Nawet jak nie chcesz segregować śmieci, i tak będziesz musiał. Będą kary dla całego bloku

Patrycja Wszeborowska
Od przyszłego roku zniknie możliwość wyboru segregacji śmieci. Odpady trzeba będzie rozdzielać, bo w przeciwnym wypadku „oberwą” wszyscy sąsiedzi. Jeśli ktoś w bloku będzie wyrzucał odpady zmieszane, na mieszkańców budynku zostanie nałożona dotkliwa kara pieniężna.
Jeśli któryś z sąsiadów nie będzie segregował śmieci, karę zapłacą wszyscy mieszkańcy bloku fot. Paweł Piotrowski / Agencja Gazeta
Odpowiedzialność zbiorowa za niesegregowanie śmieci to jeden z pomysłów, który pojawił się w projekcie nowelizacji ustawy o utrzymaniu czystości i porządku w gminach. Niedługo trafi pod obrady rządu i już wzbudza protesty wśród gmin i mieszkańców, jak informuje „Rzeczpospolita”.

Dziś można jeszcze zdecydować się na wyrzucanie śmieci zmieszanych, za co płaci się dwukrotnie drożej. Z początkiem 2019 r. opłaty te mają wzrosnąć 4-krotnie, co ma zachęcić mieszkańców do segregowania. Z bloków mają również zniknąć zsypy.

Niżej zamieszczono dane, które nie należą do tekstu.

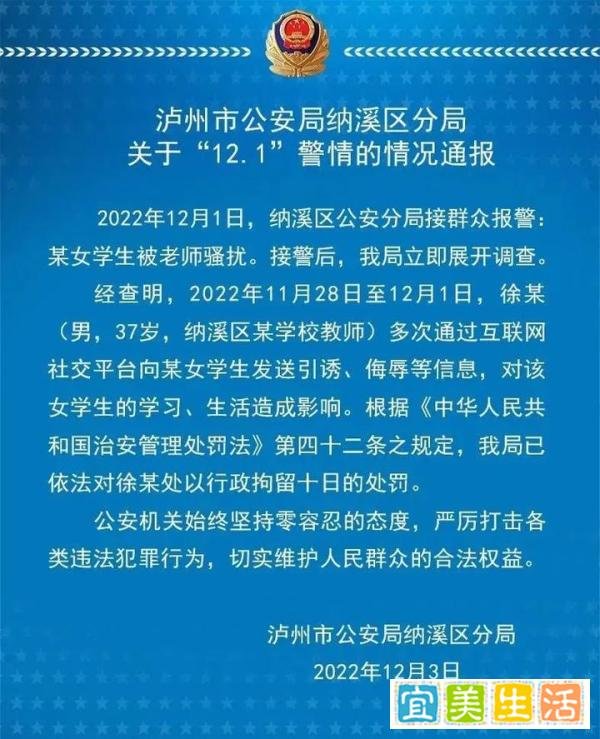 泸州市公安局纳溪区分局
关于“12.1”警情的情况通报

2022年12月1日，纳溪区公安分局接群众报警：某女学生被老师骚扰。接警后，我局立即展开调查。

经查明，2022年11月28日至12月1日，徐某（男，37岁，纳溪区某学校教师）多次通过互联网社交平台向某女学生发送引诱、侮辱等信息，对该女学生的学习、生活造成影响。根据《中华人民共和国治安管理处罚法》第四十二条之规定，我局已依法对徐某处以行政拘留十日的处罚。

公安机关始终坚持零容忍的态度，严厉打击各类违法犯罪行为，切实维护人民群众的合法权益。

泸州市公安局纳溪区分局
2022年12月3日

宜美生活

Kary pieniężne dla wszystkich
To jednak nie koniec. Projekt przewiduje, że jeśli mieszkańcy nieruchomości zgłoszą deklarację o segregowaniu, firmy odbierające śmieci będą sprawdzać, czy rzeczywiście to robią. Jeśli w koszach zamiast posegregowanych znajdą odpady zmieszane, powiadomią o tym gminę, która nałoży na cały blok karę finansową.